DIRECTIVE => Count the lines in the items below that contain the string "pinned", treating uppercase and lowercase as different. Reply with the number alone.

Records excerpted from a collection
-- start --
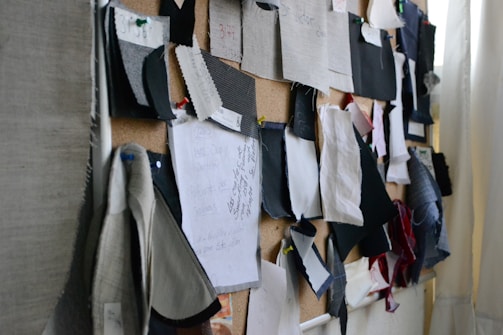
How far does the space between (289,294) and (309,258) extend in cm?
10

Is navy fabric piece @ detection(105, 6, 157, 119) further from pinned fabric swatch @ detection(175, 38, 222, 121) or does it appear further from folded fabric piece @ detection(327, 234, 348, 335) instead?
folded fabric piece @ detection(327, 234, 348, 335)

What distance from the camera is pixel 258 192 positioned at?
0.94 metres

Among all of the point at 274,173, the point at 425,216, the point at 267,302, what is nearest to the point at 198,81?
the point at 274,173

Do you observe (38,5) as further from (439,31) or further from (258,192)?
(439,31)

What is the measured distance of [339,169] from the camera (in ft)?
3.73

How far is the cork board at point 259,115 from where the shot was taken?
721mm

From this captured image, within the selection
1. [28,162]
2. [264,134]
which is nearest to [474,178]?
[264,134]

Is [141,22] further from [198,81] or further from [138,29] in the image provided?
[198,81]

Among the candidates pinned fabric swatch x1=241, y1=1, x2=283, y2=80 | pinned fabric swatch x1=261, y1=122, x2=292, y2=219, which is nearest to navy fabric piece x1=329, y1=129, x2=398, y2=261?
pinned fabric swatch x1=261, y1=122, x2=292, y2=219

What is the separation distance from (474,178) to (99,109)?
1.45 metres

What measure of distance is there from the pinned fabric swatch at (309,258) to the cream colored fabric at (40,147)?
1.81 feet

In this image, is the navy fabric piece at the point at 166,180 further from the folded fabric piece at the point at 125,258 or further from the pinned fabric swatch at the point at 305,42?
the pinned fabric swatch at the point at 305,42

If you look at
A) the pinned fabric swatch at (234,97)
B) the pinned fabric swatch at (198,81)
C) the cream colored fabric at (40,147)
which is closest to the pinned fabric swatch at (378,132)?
the pinned fabric swatch at (234,97)

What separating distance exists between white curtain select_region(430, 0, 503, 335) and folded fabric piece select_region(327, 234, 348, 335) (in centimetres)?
65
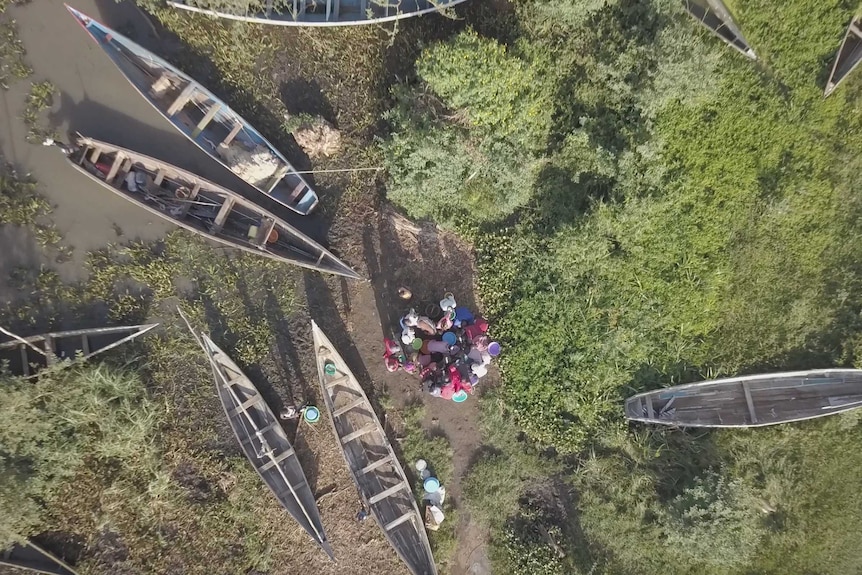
-- end --
RESULT => 10